Summarize the excerpt below in two sentences.

[Excerpt provided]:
# # # # # # #

Currently, the brothers own many prominent properties in London, including Millbank Tower, the John Lewis Partnership HQ in Victoria, shops in Sloane Street, London Oxford Airport and London Heliport. They are said to be leading investors in Metro Bank, which was floated last month. Overseas property and metal businesses added 300 million pound to their wealth. Apart from their investments in real estate and metals, the brothers are said to be involved in philanthropic work. They have set up the Reuben Foundation to participate in such activities. Their website lists work in the areas of children and education and health, along with contributions for several charities and organisations.

SIMON, BOBBY & ROBIN ARORA

The Arora brothers, who have built up their fortune over a relatively short period through innovating thinking and back-breaking hard work, had fetched up at number four in the 101 wealthiest Asians 2016 list, with a net valuation of £ 2.1bn.

Simon, Bobby and Robin Arora are the owners of B&M European Retail Value S.A. (comprising discount retail chain B&M Stores, B&M Bargains and the larger B&M Homestore). The company was formed in 1978, and is now one of the leading variety retailers in the United Kingdom, employing more than 22,500 people. It is listed on the LSE and is also a constituent of the FTSE 250 Index.

Their father, on coming to Britain, had started with just a market stall, graduating later on to a wholesale and Import Company. His sons though had a different vision and hankering. The brothers sold this company to acquire B&M in 2004. From a modest start of only 20 stores and a £ 50m turnover, B&M has today grown to an estate of 490+ stores across the UK, with the firm growing at a healthy 20 percent year on year. “In the last 10 years there has been a cultural shift in the UK towards discount retail and it becoming socially acceptable, and yes, it is indeed being seen as smart shopping,” says Simon Arora.

The young entrepreneurs acquired the chain store in December 2004 from Phildrew Investments, at which time the company traded out of 21 stores. Today in 2016, B&M, which sells branded goods from food and toiletries to toys and electrical, opened its 500th store.

# # # # # # #

[Stored data]:
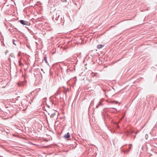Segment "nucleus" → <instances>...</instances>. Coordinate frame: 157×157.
<instances>
[{
  "label": "nucleus",
  "instance_id": "obj_1",
  "mask_svg": "<svg viewBox=\"0 0 157 157\" xmlns=\"http://www.w3.org/2000/svg\"><path fill=\"white\" fill-rule=\"evenodd\" d=\"M60 12L58 11L57 12L53 14L52 18L53 20L57 24H59L63 21V19L62 17L59 16Z\"/></svg>",
  "mask_w": 157,
  "mask_h": 157
},
{
  "label": "nucleus",
  "instance_id": "obj_2",
  "mask_svg": "<svg viewBox=\"0 0 157 157\" xmlns=\"http://www.w3.org/2000/svg\"><path fill=\"white\" fill-rule=\"evenodd\" d=\"M20 22V23L24 25H28L29 23L28 22H27L26 21L22 20H20L19 21Z\"/></svg>",
  "mask_w": 157,
  "mask_h": 157
},
{
  "label": "nucleus",
  "instance_id": "obj_3",
  "mask_svg": "<svg viewBox=\"0 0 157 157\" xmlns=\"http://www.w3.org/2000/svg\"><path fill=\"white\" fill-rule=\"evenodd\" d=\"M130 149H125L122 148L121 149L122 152H123L124 154H127L129 151Z\"/></svg>",
  "mask_w": 157,
  "mask_h": 157
},
{
  "label": "nucleus",
  "instance_id": "obj_4",
  "mask_svg": "<svg viewBox=\"0 0 157 157\" xmlns=\"http://www.w3.org/2000/svg\"><path fill=\"white\" fill-rule=\"evenodd\" d=\"M70 134L69 132H68L64 135V137L65 139H68L70 137Z\"/></svg>",
  "mask_w": 157,
  "mask_h": 157
},
{
  "label": "nucleus",
  "instance_id": "obj_5",
  "mask_svg": "<svg viewBox=\"0 0 157 157\" xmlns=\"http://www.w3.org/2000/svg\"><path fill=\"white\" fill-rule=\"evenodd\" d=\"M44 61H45V62L47 64V65H49V63H48V62L47 61V57L46 56H45L44 57Z\"/></svg>",
  "mask_w": 157,
  "mask_h": 157
},
{
  "label": "nucleus",
  "instance_id": "obj_6",
  "mask_svg": "<svg viewBox=\"0 0 157 157\" xmlns=\"http://www.w3.org/2000/svg\"><path fill=\"white\" fill-rule=\"evenodd\" d=\"M103 46L101 44H98L97 46V48L98 49H100L102 48Z\"/></svg>",
  "mask_w": 157,
  "mask_h": 157
},
{
  "label": "nucleus",
  "instance_id": "obj_7",
  "mask_svg": "<svg viewBox=\"0 0 157 157\" xmlns=\"http://www.w3.org/2000/svg\"><path fill=\"white\" fill-rule=\"evenodd\" d=\"M101 105H102V104L101 103H100L99 104H98V105H97L96 106V108H98V107L99 106Z\"/></svg>",
  "mask_w": 157,
  "mask_h": 157
},
{
  "label": "nucleus",
  "instance_id": "obj_8",
  "mask_svg": "<svg viewBox=\"0 0 157 157\" xmlns=\"http://www.w3.org/2000/svg\"><path fill=\"white\" fill-rule=\"evenodd\" d=\"M114 102H115V104H119V102H118L117 101H114Z\"/></svg>",
  "mask_w": 157,
  "mask_h": 157
},
{
  "label": "nucleus",
  "instance_id": "obj_9",
  "mask_svg": "<svg viewBox=\"0 0 157 157\" xmlns=\"http://www.w3.org/2000/svg\"><path fill=\"white\" fill-rule=\"evenodd\" d=\"M15 40H13V44H14L15 45H16L15 44Z\"/></svg>",
  "mask_w": 157,
  "mask_h": 157
},
{
  "label": "nucleus",
  "instance_id": "obj_10",
  "mask_svg": "<svg viewBox=\"0 0 157 157\" xmlns=\"http://www.w3.org/2000/svg\"><path fill=\"white\" fill-rule=\"evenodd\" d=\"M115 101H111V103H114L115 104V102H114Z\"/></svg>",
  "mask_w": 157,
  "mask_h": 157
},
{
  "label": "nucleus",
  "instance_id": "obj_11",
  "mask_svg": "<svg viewBox=\"0 0 157 157\" xmlns=\"http://www.w3.org/2000/svg\"><path fill=\"white\" fill-rule=\"evenodd\" d=\"M31 144L32 145H33L37 146V145L36 144H32L31 143Z\"/></svg>",
  "mask_w": 157,
  "mask_h": 157
},
{
  "label": "nucleus",
  "instance_id": "obj_12",
  "mask_svg": "<svg viewBox=\"0 0 157 157\" xmlns=\"http://www.w3.org/2000/svg\"><path fill=\"white\" fill-rule=\"evenodd\" d=\"M41 71H43V73H44V71H43V69L41 68Z\"/></svg>",
  "mask_w": 157,
  "mask_h": 157
},
{
  "label": "nucleus",
  "instance_id": "obj_13",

# # # # # # #

[Solved exercise]: The brothers described first own prominent London properties such as Millbank Tower and London Heliport, are said to be leading investors in Metro Bank, and have set up the Reuben Foundation for philanthropic work. Simon, Bobby and Robin Arora, fourth on the 101 wealthiest Asians 2016 list with a net valuation of £2.1bn, own B&M European Retail Value S.A., having acquired B&M in 2004 after selling the wholesale and import company their father built.